アドマン(元)のブログ「広告会社~バーチャルとリアルの狭間で」

名古屋の広告会社に働いていた元アドマンのブログ。広告とインターネットに携わる男が、時代の転換期で日々感じること、気づくこと、体験したこと、また、読んだ本や見た映画の感想などを思いのままに書き綴ります。

誰もがとりこになる、「高倉健」という生き方。

フリーライター谷充代さんが書いた『「高倉健」という生き方』を読んだ。



本書は谷さんが健さんと出会ってから25年。心の交友録とも言ってよい1冊である。

谷さんは1980年代半ばから2000年代まで、健さんをめぐって様々な取材を重ねてきた。
初めての出会いは31歳のとき。フリーライターとしての初めての仕事だったという。
すでに当時、大スターだったはずだから、羨ましいのと同時に相当な緊張感を伴った仕事だったと推測する。
相手が健さんだったことが、その後の彼女の運命を決定づけたといっても過言ではない。

その時の印象があまりに鮮烈で、以来ペンとノートを手に健さんの後を追いかけ続けるようになったという谷さん。

実際ここからが凄い。

健さんを追いかける取材の旅は、日本国内にとどまらず、映画のロケ地となったアメリカ、ヨーロッパ、アフリカにも同行。
執りつかれたと言う言葉がふさわしいような追いかけ方だ。

その気持ちを健さんも素直に受け入れたに違いない、それぞれの旅に彼女との珠玉のエピソードが残されている。

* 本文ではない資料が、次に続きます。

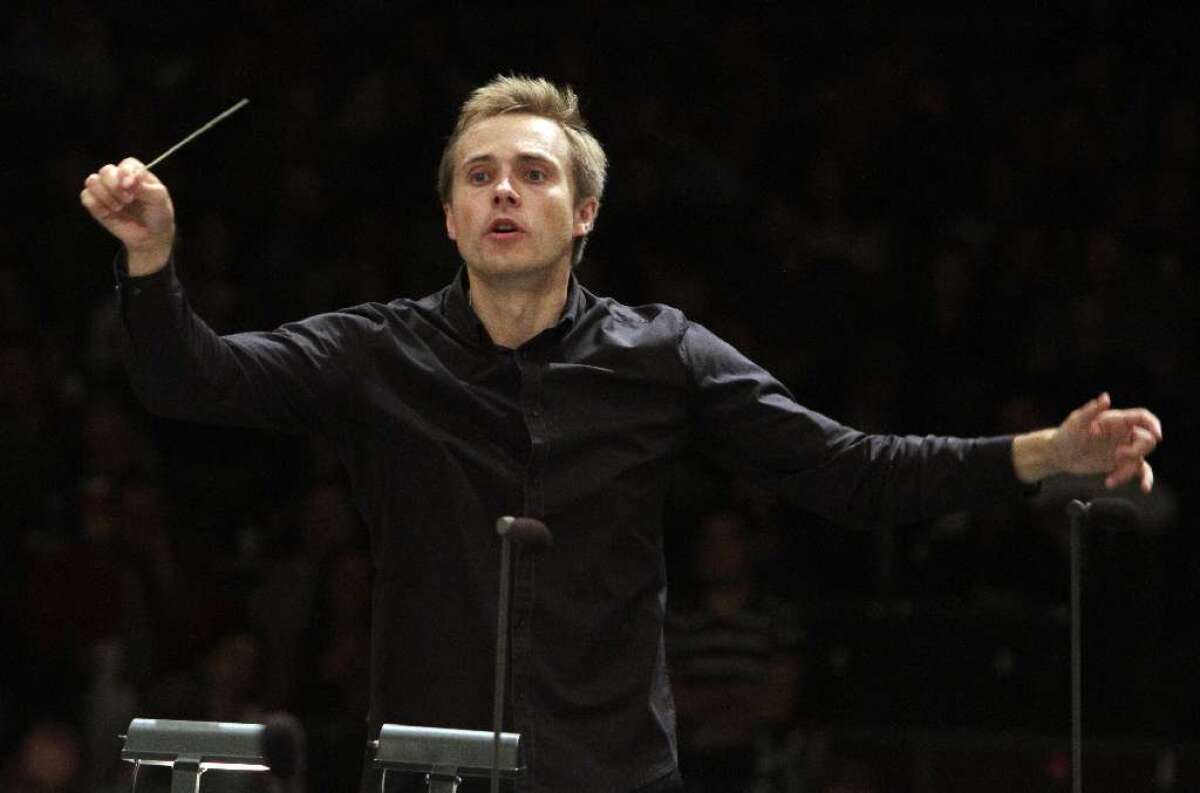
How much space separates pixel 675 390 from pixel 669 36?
5.09m

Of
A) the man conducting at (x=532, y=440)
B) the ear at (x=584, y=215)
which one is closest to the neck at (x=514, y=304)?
the man conducting at (x=532, y=440)

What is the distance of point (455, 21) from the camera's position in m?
7.82

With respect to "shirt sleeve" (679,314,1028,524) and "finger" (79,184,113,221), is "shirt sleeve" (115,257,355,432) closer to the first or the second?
"finger" (79,184,113,221)

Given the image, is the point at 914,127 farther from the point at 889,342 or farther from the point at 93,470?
the point at 93,470

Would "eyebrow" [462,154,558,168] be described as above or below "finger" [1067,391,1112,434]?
above

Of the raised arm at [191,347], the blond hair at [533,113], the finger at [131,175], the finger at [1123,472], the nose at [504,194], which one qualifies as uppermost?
the blond hair at [533,113]

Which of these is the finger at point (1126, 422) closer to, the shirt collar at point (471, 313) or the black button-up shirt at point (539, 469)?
the black button-up shirt at point (539, 469)

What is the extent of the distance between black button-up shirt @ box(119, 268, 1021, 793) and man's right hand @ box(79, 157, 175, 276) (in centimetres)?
9

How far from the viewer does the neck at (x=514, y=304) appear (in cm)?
295

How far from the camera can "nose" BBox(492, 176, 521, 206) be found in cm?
293

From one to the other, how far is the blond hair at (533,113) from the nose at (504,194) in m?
0.12

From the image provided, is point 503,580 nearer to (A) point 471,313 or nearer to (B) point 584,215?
(A) point 471,313

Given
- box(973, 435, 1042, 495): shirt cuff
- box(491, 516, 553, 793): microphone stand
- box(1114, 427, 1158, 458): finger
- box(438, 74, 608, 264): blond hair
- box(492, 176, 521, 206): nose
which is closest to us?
box(491, 516, 553, 793): microphone stand

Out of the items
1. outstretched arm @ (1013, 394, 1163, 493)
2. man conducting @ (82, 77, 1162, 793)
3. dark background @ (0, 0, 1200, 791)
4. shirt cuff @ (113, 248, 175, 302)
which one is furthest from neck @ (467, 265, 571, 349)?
dark background @ (0, 0, 1200, 791)
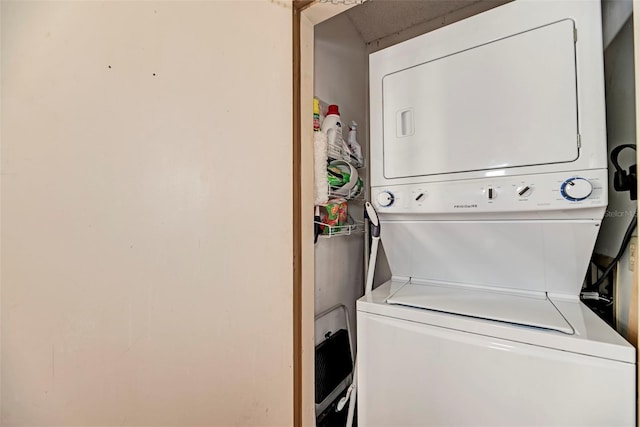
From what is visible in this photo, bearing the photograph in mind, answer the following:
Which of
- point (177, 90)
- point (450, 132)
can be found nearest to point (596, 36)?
point (450, 132)

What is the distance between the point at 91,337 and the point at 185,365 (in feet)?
0.76

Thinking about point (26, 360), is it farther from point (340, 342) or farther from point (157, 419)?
point (340, 342)

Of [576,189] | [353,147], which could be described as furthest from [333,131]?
[576,189]

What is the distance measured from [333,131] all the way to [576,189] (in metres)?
1.01

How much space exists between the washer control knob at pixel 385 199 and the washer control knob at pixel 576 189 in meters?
0.62

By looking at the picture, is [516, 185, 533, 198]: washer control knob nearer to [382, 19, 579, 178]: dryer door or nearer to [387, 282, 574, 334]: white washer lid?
[382, 19, 579, 178]: dryer door

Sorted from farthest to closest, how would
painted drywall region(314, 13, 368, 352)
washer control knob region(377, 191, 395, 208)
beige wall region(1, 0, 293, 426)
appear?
painted drywall region(314, 13, 368, 352)
washer control knob region(377, 191, 395, 208)
beige wall region(1, 0, 293, 426)

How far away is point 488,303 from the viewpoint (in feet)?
3.45

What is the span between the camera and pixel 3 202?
0.45 m

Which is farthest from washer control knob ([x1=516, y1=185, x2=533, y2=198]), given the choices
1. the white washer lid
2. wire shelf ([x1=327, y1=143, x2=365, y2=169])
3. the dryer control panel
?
wire shelf ([x1=327, y1=143, x2=365, y2=169])

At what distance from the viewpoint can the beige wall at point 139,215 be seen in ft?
1.55

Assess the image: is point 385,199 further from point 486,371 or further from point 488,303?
point 486,371

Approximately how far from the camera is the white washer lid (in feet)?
2.86

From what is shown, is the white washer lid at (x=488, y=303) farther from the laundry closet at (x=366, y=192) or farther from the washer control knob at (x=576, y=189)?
the washer control knob at (x=576, y=189)
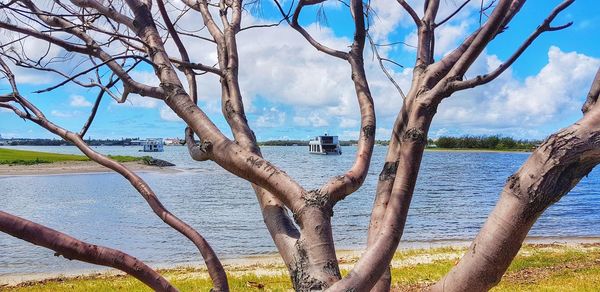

そのひとつひとつは、本書を読んで頂くとして、すべてに共通するのは、健さんの思いやりのこころだ。
しかも、決してスターという偉ぶったものではなく、人間、高倉健しての優しさに溢れている。

出会った人、誰ひとりとして健さんを悪く言う人がいない、そして、そのすべての人がもう一度出会いたいという理由が、あらためてわかるというものだ。

不器用で寡黙ではあるが、身体の中には暖炉のような火が燃え、出会った人の心を温める。

演技はもちろんであるが、その人柄に置いても、不世出のスター、健さん。できることなら、私も一度でいいから出会いたいと思っていたが、その願いは永遠に叶わない。